Opera Star Joyce DiDonato Honors Anti-Gay Hate Crime Victims With Stonewall Performance

The Heartbreaking Reason This Opera Diva Was Inspired To Sing At Stonewall

Opera diva Joyce DiDonato took to the most appropriate stage possible -- New York's Stonewall Inn -- to honor victims of hate and intolerance in a heartbreakingly beautiful performance.

In this NPR Music "Field Recording" clip, the Grammy-winning mezzo-soprano returns to the birthplace of the modern lesbian, gay, bisexual and transgender (LGBT) rights movement to perform Henry Purcell's tender aria, "When I Am Laid In Earth," before an intimate crowd that includes playwright Terrence McNally and marriage equality pioneer Edie Windsor.

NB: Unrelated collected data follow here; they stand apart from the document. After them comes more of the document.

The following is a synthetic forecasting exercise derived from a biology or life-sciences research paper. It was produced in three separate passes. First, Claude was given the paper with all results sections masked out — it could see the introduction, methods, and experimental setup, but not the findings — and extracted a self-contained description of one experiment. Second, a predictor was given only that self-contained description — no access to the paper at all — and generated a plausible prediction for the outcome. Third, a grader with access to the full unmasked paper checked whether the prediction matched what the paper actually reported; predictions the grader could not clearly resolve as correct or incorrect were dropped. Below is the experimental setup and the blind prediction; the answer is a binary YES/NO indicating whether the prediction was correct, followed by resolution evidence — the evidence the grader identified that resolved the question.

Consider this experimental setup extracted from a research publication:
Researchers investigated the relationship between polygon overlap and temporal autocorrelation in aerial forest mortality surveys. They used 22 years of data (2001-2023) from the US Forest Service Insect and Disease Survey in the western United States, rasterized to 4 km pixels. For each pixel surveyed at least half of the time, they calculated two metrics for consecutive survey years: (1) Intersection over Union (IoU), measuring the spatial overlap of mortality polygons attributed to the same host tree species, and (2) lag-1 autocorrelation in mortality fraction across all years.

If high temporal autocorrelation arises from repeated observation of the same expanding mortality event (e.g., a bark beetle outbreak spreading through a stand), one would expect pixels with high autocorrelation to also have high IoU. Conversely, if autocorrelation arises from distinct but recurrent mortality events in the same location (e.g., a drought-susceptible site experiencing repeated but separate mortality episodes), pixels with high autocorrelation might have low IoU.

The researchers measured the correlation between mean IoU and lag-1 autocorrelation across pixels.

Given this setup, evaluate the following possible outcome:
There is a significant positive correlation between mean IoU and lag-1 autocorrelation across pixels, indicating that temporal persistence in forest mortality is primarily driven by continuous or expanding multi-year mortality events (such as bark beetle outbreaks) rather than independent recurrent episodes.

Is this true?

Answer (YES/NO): NO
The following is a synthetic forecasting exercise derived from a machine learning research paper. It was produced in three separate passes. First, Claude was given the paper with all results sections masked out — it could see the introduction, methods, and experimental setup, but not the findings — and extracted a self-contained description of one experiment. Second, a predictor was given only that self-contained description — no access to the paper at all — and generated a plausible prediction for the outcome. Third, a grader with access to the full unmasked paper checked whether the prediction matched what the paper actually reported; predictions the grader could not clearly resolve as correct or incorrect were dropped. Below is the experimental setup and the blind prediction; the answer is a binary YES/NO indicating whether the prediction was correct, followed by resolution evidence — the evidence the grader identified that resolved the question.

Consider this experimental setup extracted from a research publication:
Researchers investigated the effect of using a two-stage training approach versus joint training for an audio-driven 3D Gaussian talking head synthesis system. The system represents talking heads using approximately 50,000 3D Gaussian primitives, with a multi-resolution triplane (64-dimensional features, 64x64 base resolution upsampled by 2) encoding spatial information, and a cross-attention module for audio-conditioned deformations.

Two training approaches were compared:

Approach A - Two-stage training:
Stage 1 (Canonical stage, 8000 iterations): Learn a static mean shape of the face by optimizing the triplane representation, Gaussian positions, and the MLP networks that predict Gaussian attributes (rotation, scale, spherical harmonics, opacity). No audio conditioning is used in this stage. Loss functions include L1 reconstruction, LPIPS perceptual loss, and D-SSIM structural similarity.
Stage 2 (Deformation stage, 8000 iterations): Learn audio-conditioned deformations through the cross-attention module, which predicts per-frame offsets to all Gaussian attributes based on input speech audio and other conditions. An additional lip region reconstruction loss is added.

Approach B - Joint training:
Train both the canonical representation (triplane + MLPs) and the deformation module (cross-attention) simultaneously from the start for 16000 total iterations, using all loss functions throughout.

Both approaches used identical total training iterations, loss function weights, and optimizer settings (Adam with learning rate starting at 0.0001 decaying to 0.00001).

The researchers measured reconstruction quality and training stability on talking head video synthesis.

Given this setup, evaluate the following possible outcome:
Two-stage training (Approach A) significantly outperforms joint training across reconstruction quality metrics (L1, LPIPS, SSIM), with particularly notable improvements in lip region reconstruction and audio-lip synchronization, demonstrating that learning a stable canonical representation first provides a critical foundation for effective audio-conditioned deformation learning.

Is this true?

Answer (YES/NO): NO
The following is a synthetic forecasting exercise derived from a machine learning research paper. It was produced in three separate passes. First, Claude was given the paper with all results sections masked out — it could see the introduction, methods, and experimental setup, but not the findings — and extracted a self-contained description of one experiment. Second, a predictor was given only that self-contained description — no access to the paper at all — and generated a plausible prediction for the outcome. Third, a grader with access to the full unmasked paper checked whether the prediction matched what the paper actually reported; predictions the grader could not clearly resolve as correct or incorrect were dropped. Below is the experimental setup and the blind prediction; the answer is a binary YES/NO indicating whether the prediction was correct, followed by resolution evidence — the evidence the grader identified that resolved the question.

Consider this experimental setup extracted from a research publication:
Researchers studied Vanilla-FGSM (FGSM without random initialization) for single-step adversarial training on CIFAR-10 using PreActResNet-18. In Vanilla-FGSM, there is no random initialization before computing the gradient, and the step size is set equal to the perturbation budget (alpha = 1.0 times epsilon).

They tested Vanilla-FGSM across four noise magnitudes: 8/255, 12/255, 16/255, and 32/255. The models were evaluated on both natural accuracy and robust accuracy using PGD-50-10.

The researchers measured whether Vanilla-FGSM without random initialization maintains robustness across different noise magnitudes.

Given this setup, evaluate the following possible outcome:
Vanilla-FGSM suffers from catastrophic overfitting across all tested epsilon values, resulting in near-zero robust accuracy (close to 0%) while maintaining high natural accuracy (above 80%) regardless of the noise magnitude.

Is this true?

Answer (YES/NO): NO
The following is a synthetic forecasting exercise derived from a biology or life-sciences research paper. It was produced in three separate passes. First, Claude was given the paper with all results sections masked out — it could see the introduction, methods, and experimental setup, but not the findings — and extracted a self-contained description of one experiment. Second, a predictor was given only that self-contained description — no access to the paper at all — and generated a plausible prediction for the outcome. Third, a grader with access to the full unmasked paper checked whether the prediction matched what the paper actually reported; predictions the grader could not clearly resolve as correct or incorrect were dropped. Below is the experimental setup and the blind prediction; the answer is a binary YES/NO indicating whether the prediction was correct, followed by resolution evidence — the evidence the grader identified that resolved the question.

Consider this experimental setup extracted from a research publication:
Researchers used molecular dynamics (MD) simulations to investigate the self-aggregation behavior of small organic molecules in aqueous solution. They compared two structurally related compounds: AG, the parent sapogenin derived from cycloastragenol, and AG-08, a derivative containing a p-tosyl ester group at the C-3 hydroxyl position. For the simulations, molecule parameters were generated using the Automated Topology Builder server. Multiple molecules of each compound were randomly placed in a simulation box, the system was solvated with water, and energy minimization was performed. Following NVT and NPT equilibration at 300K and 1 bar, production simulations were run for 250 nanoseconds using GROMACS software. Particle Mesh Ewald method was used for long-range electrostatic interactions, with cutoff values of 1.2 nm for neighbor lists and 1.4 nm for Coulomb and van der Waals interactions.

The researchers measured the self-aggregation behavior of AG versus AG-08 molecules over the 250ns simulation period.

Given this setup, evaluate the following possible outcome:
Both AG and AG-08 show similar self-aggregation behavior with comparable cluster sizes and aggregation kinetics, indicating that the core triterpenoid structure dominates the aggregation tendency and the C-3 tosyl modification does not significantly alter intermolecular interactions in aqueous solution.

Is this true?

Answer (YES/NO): NO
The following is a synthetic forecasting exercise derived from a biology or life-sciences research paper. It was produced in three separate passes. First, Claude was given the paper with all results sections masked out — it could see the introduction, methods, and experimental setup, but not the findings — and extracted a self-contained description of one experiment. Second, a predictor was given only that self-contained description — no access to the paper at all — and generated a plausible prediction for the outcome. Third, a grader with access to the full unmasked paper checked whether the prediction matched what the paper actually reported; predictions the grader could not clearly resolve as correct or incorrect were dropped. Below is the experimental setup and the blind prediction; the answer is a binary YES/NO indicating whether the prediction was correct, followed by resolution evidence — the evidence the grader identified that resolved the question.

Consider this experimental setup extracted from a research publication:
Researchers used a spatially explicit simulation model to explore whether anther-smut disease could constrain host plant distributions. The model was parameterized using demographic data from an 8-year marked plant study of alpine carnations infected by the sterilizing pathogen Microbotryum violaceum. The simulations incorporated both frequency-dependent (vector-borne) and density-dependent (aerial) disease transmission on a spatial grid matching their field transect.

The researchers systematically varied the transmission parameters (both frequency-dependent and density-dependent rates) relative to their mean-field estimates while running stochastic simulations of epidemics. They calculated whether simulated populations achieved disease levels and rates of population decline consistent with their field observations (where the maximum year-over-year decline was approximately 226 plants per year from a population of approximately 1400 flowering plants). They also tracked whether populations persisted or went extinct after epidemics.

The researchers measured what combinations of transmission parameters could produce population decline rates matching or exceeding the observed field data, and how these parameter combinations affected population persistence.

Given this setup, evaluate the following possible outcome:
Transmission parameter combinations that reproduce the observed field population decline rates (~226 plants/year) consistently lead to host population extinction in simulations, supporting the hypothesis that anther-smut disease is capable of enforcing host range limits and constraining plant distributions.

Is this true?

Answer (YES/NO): YES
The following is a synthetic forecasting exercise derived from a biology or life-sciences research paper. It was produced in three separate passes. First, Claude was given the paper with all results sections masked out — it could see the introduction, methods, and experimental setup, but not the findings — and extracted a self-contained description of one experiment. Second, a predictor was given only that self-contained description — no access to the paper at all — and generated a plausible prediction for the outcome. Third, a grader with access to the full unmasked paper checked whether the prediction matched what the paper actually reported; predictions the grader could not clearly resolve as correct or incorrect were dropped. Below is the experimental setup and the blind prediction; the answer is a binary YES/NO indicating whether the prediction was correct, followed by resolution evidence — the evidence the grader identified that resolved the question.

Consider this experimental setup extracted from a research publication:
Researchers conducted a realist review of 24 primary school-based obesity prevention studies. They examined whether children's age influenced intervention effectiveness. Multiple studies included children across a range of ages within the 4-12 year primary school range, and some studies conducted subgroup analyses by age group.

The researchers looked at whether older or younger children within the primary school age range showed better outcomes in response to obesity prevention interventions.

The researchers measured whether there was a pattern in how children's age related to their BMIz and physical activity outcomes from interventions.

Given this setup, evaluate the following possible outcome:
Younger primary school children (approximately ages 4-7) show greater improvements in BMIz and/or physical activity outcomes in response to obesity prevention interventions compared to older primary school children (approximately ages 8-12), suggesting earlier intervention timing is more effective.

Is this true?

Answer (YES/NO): NO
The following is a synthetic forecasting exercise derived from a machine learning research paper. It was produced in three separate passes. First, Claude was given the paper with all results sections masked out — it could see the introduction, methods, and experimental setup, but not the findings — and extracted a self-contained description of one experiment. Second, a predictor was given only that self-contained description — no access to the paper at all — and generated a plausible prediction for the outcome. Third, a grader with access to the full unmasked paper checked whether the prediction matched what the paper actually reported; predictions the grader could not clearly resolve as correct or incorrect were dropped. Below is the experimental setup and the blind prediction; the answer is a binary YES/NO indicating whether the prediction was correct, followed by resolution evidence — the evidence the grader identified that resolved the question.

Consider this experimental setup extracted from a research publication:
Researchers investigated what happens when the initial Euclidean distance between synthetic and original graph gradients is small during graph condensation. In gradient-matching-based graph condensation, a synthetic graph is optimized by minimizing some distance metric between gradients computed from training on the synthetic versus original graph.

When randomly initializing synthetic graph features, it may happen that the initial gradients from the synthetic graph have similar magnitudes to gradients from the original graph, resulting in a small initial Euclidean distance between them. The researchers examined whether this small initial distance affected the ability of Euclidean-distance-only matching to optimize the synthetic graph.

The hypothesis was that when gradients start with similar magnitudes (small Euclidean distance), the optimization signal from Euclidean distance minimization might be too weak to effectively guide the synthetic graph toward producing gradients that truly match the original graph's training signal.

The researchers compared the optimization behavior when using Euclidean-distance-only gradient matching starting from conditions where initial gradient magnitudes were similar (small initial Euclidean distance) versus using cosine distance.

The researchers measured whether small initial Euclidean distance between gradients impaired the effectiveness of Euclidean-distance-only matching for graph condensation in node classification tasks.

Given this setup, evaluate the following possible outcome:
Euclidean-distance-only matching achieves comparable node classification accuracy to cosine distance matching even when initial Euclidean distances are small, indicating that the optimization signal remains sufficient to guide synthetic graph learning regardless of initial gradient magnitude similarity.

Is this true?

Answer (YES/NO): NO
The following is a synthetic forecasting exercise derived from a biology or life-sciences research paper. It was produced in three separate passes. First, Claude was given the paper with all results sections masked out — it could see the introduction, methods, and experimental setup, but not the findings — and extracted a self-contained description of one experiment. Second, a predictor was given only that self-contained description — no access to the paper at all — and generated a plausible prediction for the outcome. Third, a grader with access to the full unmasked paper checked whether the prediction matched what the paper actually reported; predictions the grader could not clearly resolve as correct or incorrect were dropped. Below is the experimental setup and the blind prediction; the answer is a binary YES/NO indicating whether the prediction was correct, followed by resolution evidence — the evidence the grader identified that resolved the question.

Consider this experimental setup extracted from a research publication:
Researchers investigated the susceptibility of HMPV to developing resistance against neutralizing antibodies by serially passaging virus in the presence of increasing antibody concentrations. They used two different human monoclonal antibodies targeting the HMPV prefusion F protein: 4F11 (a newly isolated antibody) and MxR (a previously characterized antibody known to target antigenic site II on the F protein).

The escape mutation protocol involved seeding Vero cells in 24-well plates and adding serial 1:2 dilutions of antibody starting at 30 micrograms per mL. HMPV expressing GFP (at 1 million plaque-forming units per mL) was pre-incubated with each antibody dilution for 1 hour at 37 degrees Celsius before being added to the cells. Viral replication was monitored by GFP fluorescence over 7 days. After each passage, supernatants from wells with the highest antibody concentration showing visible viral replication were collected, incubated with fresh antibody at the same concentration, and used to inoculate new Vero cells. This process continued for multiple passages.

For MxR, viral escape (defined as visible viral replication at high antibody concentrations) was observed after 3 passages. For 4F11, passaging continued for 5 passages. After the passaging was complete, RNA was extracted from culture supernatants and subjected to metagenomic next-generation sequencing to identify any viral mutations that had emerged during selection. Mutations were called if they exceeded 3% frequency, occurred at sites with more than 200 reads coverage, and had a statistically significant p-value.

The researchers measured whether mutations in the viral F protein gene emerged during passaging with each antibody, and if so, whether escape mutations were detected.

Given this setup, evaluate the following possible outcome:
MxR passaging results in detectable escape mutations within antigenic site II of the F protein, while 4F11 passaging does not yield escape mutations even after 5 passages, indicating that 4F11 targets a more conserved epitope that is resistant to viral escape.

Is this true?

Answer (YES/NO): NO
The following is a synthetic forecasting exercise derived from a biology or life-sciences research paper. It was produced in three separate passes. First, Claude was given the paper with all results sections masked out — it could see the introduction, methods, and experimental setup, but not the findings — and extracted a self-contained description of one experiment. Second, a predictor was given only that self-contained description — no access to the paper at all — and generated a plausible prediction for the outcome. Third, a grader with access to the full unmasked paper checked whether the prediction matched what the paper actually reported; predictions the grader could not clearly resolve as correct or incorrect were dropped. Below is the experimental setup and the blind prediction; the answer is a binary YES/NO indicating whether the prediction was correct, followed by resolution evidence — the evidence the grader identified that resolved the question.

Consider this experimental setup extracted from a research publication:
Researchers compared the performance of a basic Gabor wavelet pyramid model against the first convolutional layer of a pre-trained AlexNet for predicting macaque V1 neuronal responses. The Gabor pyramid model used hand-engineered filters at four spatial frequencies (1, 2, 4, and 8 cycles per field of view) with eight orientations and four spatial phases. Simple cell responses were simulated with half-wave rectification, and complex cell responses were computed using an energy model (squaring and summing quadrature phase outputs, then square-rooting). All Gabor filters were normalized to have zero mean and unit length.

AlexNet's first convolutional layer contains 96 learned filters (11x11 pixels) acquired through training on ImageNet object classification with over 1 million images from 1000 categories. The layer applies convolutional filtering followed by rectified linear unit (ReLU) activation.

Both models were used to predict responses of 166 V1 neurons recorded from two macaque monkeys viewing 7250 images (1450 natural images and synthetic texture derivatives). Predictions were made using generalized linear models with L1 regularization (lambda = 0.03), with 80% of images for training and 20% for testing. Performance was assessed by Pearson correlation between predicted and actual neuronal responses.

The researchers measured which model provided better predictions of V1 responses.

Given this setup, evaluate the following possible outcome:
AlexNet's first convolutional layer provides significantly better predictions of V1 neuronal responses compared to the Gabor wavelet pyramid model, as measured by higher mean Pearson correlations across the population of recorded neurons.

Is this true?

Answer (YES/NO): NO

"If there's intolerance and injustice being waged against people, we feel that," DiDonato, who has been an outspoken LGBT rights advocate for quite some time, tells NPR. "Because in the end, we're all in this together."

Backed by students in the Juilliard School's period-instrument ensemble Juilliard415, DiDonato said her performance was, in part, inspired by the memory of Mark Carson, who was fatally shot in Manhattan's West Village neighborhood in 2013 in what has since been deemed an anti-gay hate crime.